Способы, применяемые им, чтобы скрыть отверстия, которые иначе легко можно было бы заметить, были разнообразны и изобретательны. Примером может послужить то, как он сделал это в покоях ветхого Баркентина, Хранителя Ритуала. В этой комнате, грязной как нора лисы, на одной стене, как раз в нужном месте, висел портрет всадника на пегои лошади, выполненный маслом, краска во многих местах вспучилась и шелушилась. Молодой человек не только просверлил два отверстия непосредственно под нижним краем рамы — здесь тень от рамы лежала, как длинная черная линейка, — но и вырезал из полотна нарисованные пуговицы, зрачки глаз и у всадника, и у лошади, просверлив затем прямо позади них отверстия в стене. Эти отверстия, расположенные на разных уровнях в разных точках, позволяли молодому человеку просматривать комнату под разными углами зрения и следить за всеми передвижениями Баркентина, куда бы он ни перемещал свое жалкое тело, поддерживаемое мерзким костылем. Через глаз лошади — это отверстие использовалось чаще всего — открывался прекрасный вид на матрас, лежащий на полу, на котором Баркентин проводил почти все свое свободное время, свивая в узлы, а потом распутывая свою бороду, время от времени, в припадке раздражения, он поднимал свою целую ногу — хоть и единственную, но тоже весьма усохшую — а потом обрушивал ее на матрас, поднимая тучи пыли. В самом дымоходе сразу позади отверстий была установлена сложная система проволочек и зеркалец, в которых отражалась жизнь обитателей наблюдаемых комнат, лишенных без ведома обитателей уединенности. Вниз по черному дымоходу опускались зеркала, передавая друг другу все тайные и явные действия, которые попадали в поле их безжалостного зрения, от зеркальца к зеркальцу отражения наконец достигали основания этого созвездия зеркал и обеспечивали молодого человека постоянным развлечением и нужной ему информацией.
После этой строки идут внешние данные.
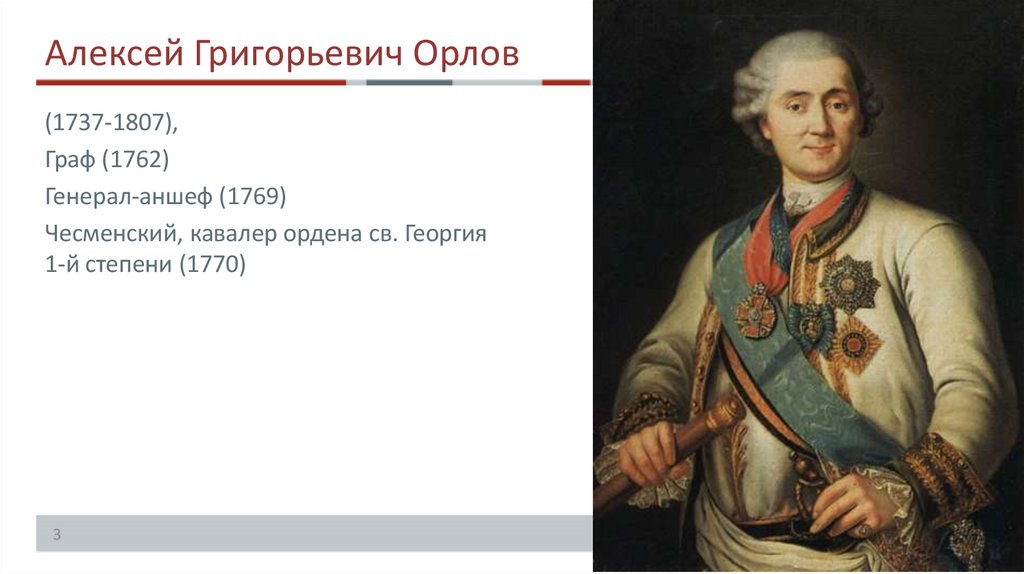 Алексей Григорьевич Орлов

(1737-1807),

Граф (1762)

Генерал-аншеф (1769)

Чесменский, кавалер ордена св. Георгия 1-й степени (1770)

3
Погруженный в темноту, молодой человек мог небольшим поворотом головы перейти от, скажем, наблюдения Трясинтреска, акробата, которого часто можно было видеть прохаживающимся по своей комнате на руках и перекидывающим с одной подошвы на другую маленького поросенка, одетого в зеленую ночную рубашку, к, скажем подсматриванию, ради развлечения, за Поэтом. Тот сидит за столом, откусывает прямо от буханки кусок хлеба — ротик у него маленький, а руки заняты он пишет, — клинообразная голова слегка склонена в сторону, лицо раскраснелось от умственного напряжения. А глаза Поэта (они смотрят таким расфокусированным взглядом, что, кажется, никогда уже больше сфокусироваться не смогут) настолько полны духом, что становится непонятным, как может нечто материальное выражать такую духовность.
Но молодой человек имеет возможность наблюдать за значительно более важными фигурами — ведь упомянутые личности, за исключением Баркентина, совсем маленькие рыбки в темных водах Горменгаста, даже и не рыбки, а нечто и того мельче. И он переводит свой взгляд на зеркала, в которых можно увидеть значительно более волнующее зрелище представителей самого семейства Стонов — странную, с волосами цвета вороньего крыла дочь покойного Герцога Фуксию и ее мать, вдову Герцога, Графиню Гертруду, на чьих плечах сидит множество птиц.
ГЛАВА ЧЕТВЕРТАЯ

I
Мягкое летнее утро, огромное колоколоподобное, разрушающееся сердце Горменгаста еще в полусне, даже эхо пока не пробудилось в гулких коридорах, и глухие удары сердца Горменгаста не разносятся по каменным лабиринтам. В одном из залов с оштукатуренными стенами зевала тишина.